» GIVEN REQUEST: Which lines below contain the string "distance" with the same capitalization? Pull out each of those lines in full.

» PROVIDED DATA:
───
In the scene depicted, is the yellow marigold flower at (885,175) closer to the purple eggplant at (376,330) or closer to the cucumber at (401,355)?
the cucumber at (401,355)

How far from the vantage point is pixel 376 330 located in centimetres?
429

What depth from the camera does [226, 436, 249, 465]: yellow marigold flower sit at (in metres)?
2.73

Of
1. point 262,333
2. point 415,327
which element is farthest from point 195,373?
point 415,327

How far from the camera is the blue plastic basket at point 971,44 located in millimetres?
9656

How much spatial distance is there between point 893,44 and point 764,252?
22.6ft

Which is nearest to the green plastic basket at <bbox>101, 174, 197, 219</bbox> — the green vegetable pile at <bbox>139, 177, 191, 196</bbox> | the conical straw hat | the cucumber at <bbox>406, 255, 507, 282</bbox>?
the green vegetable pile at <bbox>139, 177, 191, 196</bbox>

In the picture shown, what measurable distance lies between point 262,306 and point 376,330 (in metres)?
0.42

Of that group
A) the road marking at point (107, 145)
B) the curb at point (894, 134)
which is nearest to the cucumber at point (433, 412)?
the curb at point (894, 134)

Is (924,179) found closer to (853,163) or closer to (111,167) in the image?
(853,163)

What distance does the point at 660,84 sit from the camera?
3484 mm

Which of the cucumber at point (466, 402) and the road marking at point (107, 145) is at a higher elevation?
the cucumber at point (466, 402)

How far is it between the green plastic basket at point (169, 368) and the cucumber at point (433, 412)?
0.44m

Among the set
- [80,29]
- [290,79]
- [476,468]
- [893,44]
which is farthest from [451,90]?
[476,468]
───
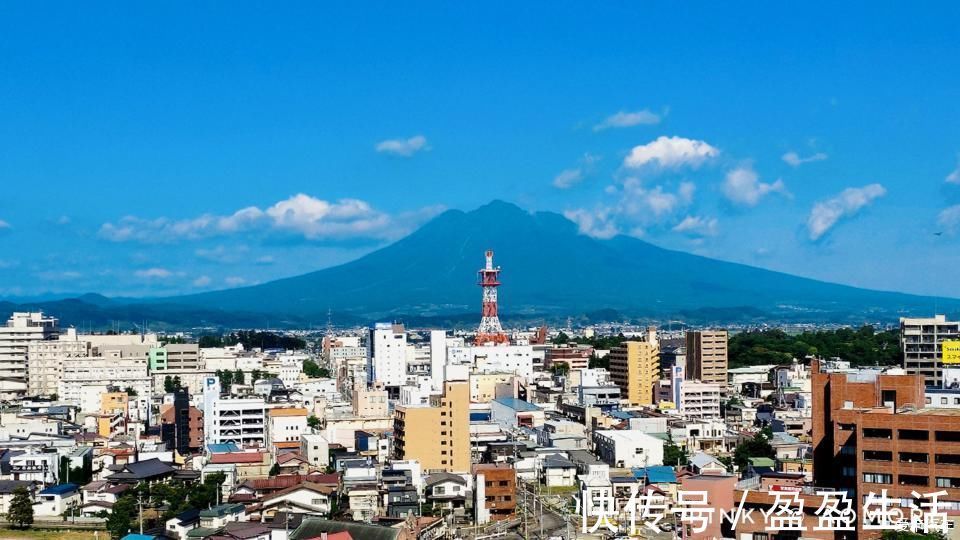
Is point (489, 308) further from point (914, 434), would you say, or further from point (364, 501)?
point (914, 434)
───
» CORRECT ANSWER:
How much spatial distance is there between point 893,44 and point 764,252?
In the picture shown, what measurable distance lies between point 262,306 and point 376,330 (in metres)?
What distance does the point at 660,84 sit from the camera?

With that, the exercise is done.